10 July 2019 – Interview

«Die Nähe zum Autor gibt mir seelische Kraft fürs Übersetzen»

Der Schweizer Autor Klaus Merz (rechts) und sein Übersetzer ins Persische, Abbas Salehi, beim Arbeitsgespräch im Übersetzerhaus Looren.
Der Schweizer Autor Klaus Merz (rechts) und sein Übersetzer ins Persische, Abbas Salehi, beim Arbeitsgespräch im Übersetzerhaus Looren.

Abbas Salehi (39), Literaturübersetzer aus Isfahan, hat diesen Sommer im Übersetzerhaus Looren Jakob schläft von Klaus Merz ins Persische übertragen. Im Gespräch erzählt Salehi, wo die Herausforderungen beim Übersetzen dieser beklemmend schönen Familiengeschichte aus der Schweiz der Nachkriegszeit liegen – und was ihm das persönliche Treffen mit dem Autor bedeutet.

Abbas Salehi, wie haben Sie den Schweizer Autor Klaus Merz entdeckt?

2017 war ich bei Schweizer Freunden in Luzern zu Besuch. Ich hatte sie im Iran kennengelernt, wo ich auch als Kultur- und Reiseführer arbeite. In ihrer Bibliothek stiess ich auf Jakob schläft und tauchte in diese Schweizer Familiengeschichte der 50er-Jahre ein. Am Seetaler Poesiesommer trug ich persische Gedichte vor, von denen ich einige ins Deutsche übersetzt hatte. Der Organisator half mir, Kontakt zu Klaus Merz zu knüpfen. Als ich ihm am Telefon sagte, dass ich seine Werke gerne übersetzen möchte, hat er mir freundlicherweise seine Trilogie samt Sekundärliteratur geschickt. Durch Klaus Merz erfuhr ich dann vom Übersetzerhaus Looren. Ohne meinen Arbeitsaufenthalt hier hätte ich Jakob schläft wohl anders übersetzt… 

Was hätten Sie denn anders übersetzt?

## AUFGABEN
1/ Gib den Teil des Interviews von „Abbas Salehi (39), Literaturübersetzer“ bis „Klaus Merz entdeckt?“ wortgetreu wieder.
2/ Wo stieß Abbas Salehi laut dem Interview zum ersten Mal auf „Jakob schläft“?

(Einträge aus einer Sammlung)
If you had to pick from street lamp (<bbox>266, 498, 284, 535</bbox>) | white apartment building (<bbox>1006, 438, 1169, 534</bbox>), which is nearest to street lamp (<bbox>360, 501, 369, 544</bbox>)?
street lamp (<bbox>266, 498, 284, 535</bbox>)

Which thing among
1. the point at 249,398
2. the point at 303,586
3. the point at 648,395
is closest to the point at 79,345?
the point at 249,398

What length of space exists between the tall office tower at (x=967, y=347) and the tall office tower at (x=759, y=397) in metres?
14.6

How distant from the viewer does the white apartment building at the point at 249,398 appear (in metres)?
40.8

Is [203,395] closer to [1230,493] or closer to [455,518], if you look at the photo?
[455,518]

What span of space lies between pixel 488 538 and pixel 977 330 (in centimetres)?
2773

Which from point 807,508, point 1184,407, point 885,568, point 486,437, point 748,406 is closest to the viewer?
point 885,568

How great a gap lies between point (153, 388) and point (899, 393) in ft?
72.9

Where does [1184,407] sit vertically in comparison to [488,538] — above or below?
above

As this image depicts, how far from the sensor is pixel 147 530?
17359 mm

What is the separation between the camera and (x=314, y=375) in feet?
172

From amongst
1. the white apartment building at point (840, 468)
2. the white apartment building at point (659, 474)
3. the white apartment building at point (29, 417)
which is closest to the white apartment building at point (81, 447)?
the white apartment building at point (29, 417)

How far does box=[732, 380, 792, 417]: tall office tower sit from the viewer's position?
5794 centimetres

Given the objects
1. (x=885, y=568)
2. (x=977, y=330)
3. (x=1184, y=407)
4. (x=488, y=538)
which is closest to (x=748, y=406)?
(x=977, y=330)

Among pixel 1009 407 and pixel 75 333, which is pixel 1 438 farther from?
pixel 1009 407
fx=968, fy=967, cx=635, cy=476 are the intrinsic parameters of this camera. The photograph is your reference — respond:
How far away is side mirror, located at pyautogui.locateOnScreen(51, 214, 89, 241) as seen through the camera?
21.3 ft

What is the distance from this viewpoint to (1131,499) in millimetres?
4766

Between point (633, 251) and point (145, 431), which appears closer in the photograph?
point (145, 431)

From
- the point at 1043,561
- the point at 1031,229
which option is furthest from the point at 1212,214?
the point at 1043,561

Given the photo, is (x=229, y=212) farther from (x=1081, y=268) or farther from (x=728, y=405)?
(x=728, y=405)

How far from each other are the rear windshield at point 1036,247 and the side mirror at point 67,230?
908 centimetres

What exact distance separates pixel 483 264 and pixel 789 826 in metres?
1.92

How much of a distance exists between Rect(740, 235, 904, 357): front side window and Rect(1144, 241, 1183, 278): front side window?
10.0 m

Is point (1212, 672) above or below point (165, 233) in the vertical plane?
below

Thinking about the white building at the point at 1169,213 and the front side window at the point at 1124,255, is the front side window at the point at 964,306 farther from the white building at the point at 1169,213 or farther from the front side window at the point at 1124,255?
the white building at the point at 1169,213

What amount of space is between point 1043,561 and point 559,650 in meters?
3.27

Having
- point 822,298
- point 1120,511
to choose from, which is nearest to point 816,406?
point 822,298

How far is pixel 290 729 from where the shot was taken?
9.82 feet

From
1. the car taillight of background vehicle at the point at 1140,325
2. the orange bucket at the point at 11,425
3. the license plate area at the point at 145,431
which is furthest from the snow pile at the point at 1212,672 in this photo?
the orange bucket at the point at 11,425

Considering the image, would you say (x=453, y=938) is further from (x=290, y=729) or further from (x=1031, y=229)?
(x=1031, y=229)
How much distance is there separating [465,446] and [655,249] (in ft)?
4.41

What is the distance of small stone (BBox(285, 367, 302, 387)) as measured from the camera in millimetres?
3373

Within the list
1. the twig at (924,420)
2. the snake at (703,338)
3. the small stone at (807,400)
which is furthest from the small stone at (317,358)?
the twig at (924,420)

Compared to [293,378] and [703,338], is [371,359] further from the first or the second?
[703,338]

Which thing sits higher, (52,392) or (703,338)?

## DIE ANTWORTEN
1/
Abbas Salehi (39), Literaturübersetzer aus Isfahan, hat diesen Sommer im Übersetzerhaus Looren Jakob schläft von Klaus Merz ins Persische übertragen. Im Gespräch erzählt Salehi, wo die Herausforderungen beim Übersetzen dieser beklemmend schönen Familiengeschichte aus der Schweiz der Nachkriegszeit liegen – und was ihm das persönliche Treffen mit dem Autor bedeutet.

Abbas Salehi, wie haben Sie den Schweizer Autor Klaus Merz entdeckt?

2/ In der Bibliothek seiner Schweizer Freunde in Luzern.